>> START SELECTED EXTRACT
Analysis

Monday Club – 27/01/25: Your weekly Wealthwise digest

The week that was, the week that will be – plus, in focus, 'Saba saga' and 'Trump 2.0'

The week that was …

 

Economic round-up

* The S&P Global UK PMI Composite Output data rose from 50.4 in December to a three-month high of 50.9 in January, showing the UK economy remains “largely stalled”, but “continues to avoid recession by a narrow margin”. Business optimism about the year ahead was downbeat, however, while the survey’s price indices indicate inflationary pressures may be re-emerging. Read more from S&P Global here

* UK wages continued to show robust growth over the three months to the end of November, rising 5.6%, though there was a decline of 47,000 in the number of people in work, according to the Office for National Statistics. The number of job vacancies fell by 24,000 for the 30th consecutive month.
>> END SELECTED EXTRACT
SET PROBLEM
Answer the following questions using the weekly digest above.
(a) What three-month high did the S&P Global UK PMI Composite Output data reach in January?
(b) By what percentage did UK wages rise over the three months to the end of November?
(c) According to the Office for National Statistics, by how many did the number of people in work decline?
>> START EXCERPTED RECORDS
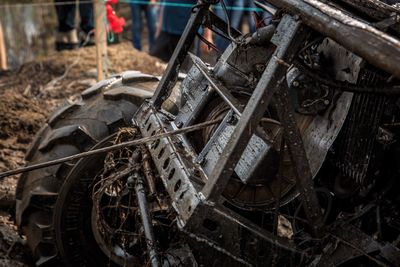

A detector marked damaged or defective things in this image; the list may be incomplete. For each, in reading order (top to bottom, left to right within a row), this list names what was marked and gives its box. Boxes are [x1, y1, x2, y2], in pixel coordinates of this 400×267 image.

rusted metal bar [266, 0, 400, 78]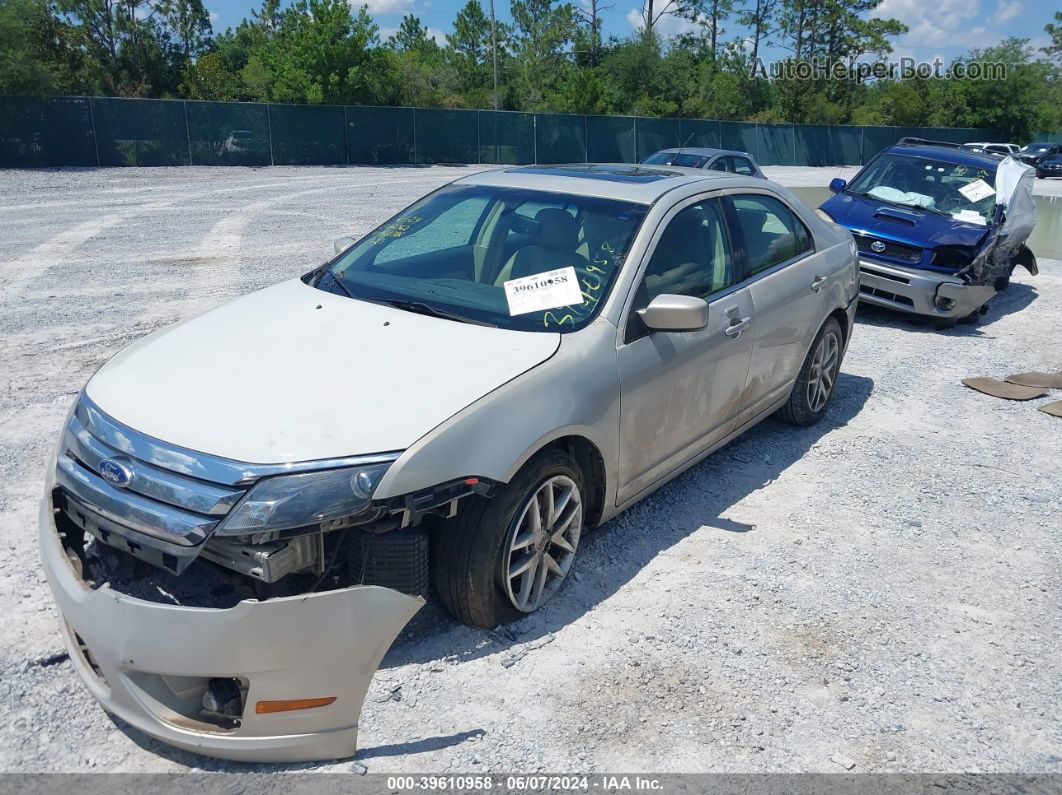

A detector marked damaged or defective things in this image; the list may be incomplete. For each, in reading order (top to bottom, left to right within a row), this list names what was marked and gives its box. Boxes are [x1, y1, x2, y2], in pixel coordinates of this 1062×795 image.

wrecked blue subaru [824, 138, 1040, 324]
missing front bumper [41, 498, 424, 764]
damaged front end [40, 394, 486, 760]
damaged silver ford fusion [39, 165, 864, 760]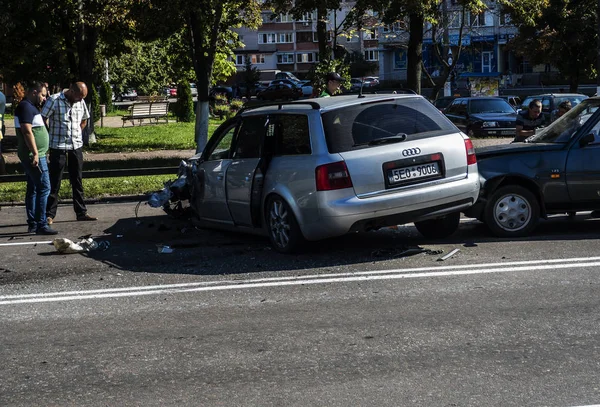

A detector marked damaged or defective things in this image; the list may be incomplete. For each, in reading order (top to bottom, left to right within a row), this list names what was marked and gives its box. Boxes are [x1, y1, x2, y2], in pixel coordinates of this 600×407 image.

damaged front end [148, 157, 202, 220]
detached wheel [268, 196, 304, 253]
detached wheel [414, 214, 462, 239]
detached wheel [486, 184, 540, 236]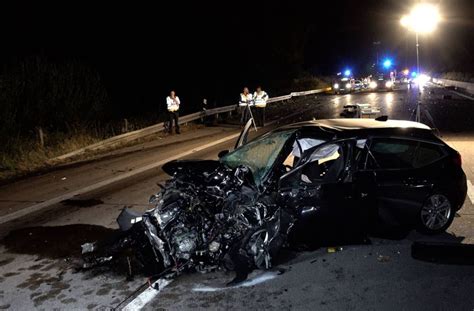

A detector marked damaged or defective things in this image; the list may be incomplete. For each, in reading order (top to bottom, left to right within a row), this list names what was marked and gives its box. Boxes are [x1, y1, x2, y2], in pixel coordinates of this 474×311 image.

shattered windshield [220, 130, 294, 185]
detached car part on road [81, 118, 466, 284]
wrecked dark car [82, 118, 466, 284]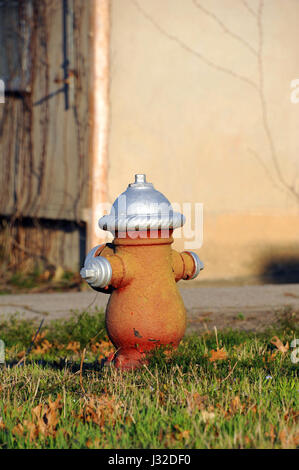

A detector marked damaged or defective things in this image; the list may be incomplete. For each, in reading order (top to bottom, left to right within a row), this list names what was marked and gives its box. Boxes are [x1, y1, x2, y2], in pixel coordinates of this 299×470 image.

chipped paint on hydrant [81, 174, 205, 370]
>> END EXCERPTED RECORDS
SOLUTION TO THE PROBLEM
(a) 50.9
(b) 5.6%
(c) 47,000